##### MATERIAL FOR THIS EXERCISE

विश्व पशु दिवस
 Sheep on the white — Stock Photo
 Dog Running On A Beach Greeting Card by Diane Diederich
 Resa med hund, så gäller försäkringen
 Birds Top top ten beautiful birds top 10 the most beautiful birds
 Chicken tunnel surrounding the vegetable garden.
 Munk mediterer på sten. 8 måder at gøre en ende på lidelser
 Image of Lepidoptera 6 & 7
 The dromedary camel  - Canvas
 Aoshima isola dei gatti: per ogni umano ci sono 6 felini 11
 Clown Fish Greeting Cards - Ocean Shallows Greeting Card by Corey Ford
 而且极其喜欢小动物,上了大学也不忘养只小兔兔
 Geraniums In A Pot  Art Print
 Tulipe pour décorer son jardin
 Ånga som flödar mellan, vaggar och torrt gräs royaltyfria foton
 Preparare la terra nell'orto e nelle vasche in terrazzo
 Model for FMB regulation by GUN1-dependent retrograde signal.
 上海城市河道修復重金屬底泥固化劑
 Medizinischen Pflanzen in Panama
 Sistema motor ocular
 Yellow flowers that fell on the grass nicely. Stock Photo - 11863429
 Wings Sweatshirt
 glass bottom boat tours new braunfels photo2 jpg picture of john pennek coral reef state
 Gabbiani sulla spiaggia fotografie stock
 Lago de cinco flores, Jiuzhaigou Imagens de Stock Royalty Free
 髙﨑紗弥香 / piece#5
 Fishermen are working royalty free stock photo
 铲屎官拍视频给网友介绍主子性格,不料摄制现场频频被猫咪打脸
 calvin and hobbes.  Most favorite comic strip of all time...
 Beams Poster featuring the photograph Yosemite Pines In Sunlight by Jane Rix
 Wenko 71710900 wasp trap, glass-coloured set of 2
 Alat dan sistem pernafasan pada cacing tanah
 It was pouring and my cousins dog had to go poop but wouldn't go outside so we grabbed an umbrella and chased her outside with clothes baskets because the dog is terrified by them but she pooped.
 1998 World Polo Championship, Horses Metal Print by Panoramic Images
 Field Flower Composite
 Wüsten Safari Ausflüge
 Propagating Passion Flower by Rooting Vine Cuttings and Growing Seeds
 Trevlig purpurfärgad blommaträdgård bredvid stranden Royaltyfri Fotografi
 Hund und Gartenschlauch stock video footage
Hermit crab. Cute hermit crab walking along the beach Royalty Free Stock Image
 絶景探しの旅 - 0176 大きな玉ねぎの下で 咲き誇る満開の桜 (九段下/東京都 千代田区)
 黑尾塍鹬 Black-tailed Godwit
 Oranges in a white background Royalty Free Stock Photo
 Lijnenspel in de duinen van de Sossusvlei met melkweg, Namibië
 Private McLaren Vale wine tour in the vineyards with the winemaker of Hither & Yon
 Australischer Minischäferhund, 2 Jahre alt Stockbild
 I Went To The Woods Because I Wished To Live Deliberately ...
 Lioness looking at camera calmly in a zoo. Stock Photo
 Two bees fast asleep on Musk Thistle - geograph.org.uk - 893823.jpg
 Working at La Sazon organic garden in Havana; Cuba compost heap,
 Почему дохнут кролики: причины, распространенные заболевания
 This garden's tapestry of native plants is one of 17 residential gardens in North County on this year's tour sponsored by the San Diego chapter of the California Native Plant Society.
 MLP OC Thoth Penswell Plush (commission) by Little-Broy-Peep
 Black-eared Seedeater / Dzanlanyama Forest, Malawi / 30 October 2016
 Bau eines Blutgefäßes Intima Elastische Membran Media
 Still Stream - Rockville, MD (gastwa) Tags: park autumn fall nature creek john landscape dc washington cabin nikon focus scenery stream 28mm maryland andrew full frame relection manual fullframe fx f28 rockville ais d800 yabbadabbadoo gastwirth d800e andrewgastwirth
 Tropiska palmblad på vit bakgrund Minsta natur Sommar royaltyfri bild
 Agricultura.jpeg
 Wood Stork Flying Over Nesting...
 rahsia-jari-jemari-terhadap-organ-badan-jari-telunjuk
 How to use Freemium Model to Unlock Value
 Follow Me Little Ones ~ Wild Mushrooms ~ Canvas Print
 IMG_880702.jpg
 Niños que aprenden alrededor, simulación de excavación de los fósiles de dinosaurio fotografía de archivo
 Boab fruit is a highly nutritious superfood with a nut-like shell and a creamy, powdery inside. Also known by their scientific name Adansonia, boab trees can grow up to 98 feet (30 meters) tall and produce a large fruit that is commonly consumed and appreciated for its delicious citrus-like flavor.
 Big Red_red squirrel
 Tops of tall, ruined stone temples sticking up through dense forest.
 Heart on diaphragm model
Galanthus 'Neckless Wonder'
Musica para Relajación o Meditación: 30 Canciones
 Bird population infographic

##########

= YOUR OBJECTIVE =
Of the entries above, repeat exactly the lines between the line with "Working at La" and the line with "rahsia-jari-jemari-terhadap-organ-badan-jari-telunjuk", inclusive, and no others.

= TASK RESPONSE =
 Working at La Sazon organic garden in Havana; Cuba compost heap,
 Почему дохнут кролики: причины, распространенные заболевания
 This garden's tapestry of native plants is one of 17 residential gardens in North County on this year's tour sponsored by the San Diego chapter of the California Native Plant Society.
 MLP OC Thoth Penswell Plush (commission) by Little-Broy-Peep
 Black-eared Seedeater / Dzanlanyama Forest, Malawi / 30 October 2016
 Bau eines Blutgefäßes Intima Elastische Membran Media
 Still Stream - Rockville, MD (gastwa) Tags: park autumn fall nature creek john landscape dc washington cabin nikon focus scenery stream 28mm maryland andrew full frame relection manual fullframe fx f28 rockville ais d800 yabbadabbadoo gastwirth d800e andrewgastwirth
 Tropiska palmblad på vit bakgrund Minsta natur Sommar royaltyfri bild
 Agricultura.jpeg
 Wood Stork Flying Over Nesting...
 rahsia-jari-jemari-terhadap-organ-badan-jari-telunjuk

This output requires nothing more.